— Stated problem —
Show each line in the listing below that contains the word "point".

— Task data —

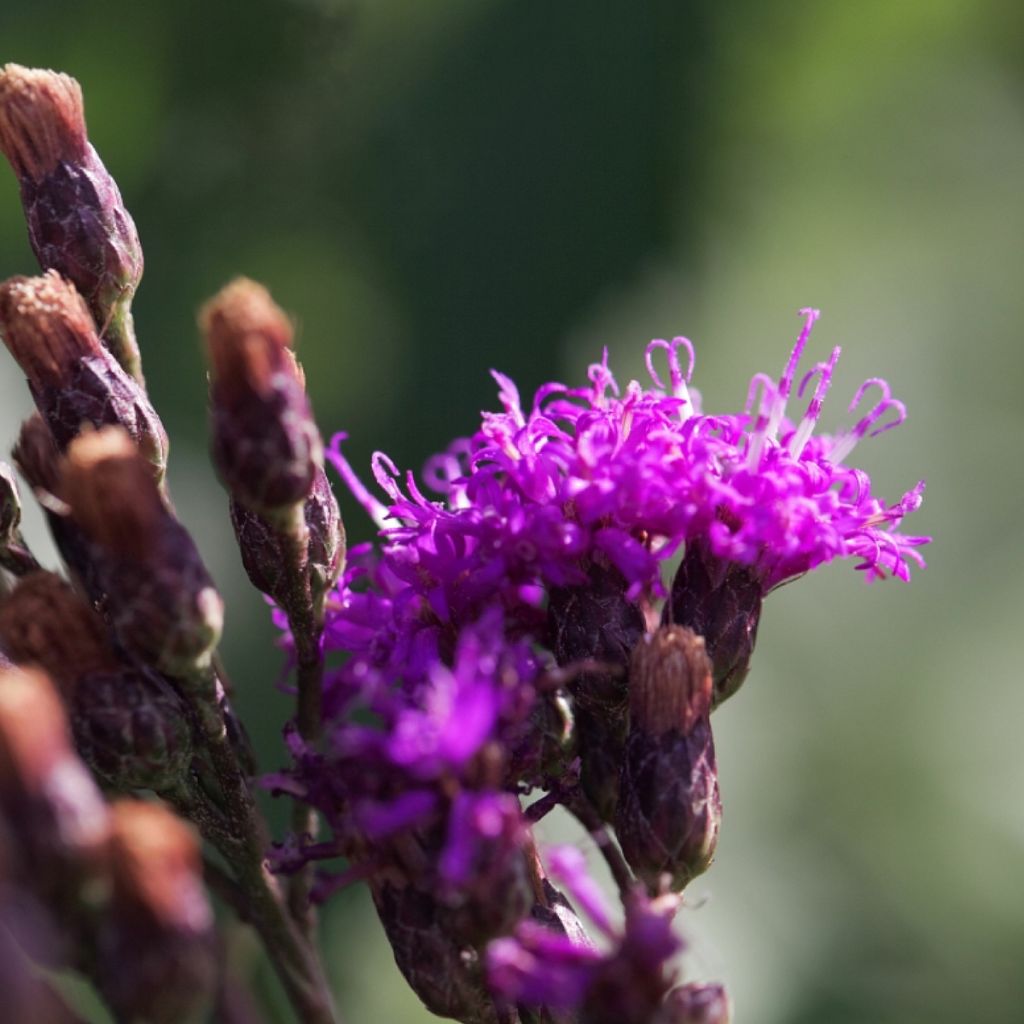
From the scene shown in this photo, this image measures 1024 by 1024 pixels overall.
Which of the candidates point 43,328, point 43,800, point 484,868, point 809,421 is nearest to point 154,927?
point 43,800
---
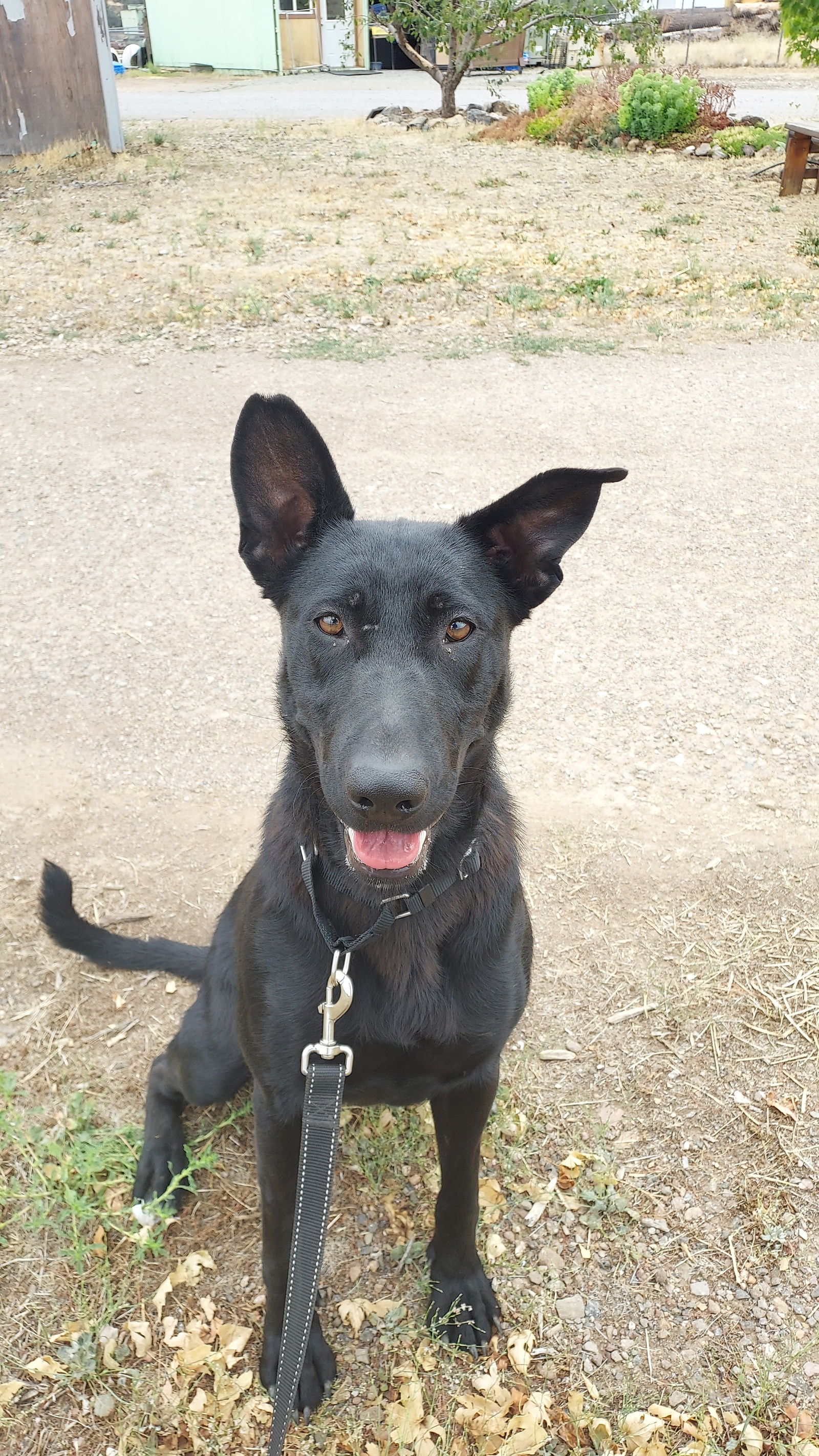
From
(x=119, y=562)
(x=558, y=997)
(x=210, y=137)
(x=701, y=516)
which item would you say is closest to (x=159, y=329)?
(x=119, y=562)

— Solution below —
Which of the candidates point 43,328, point 43,800, point 484,868, point 809,421 is nearest to point 154,927?
point 43,800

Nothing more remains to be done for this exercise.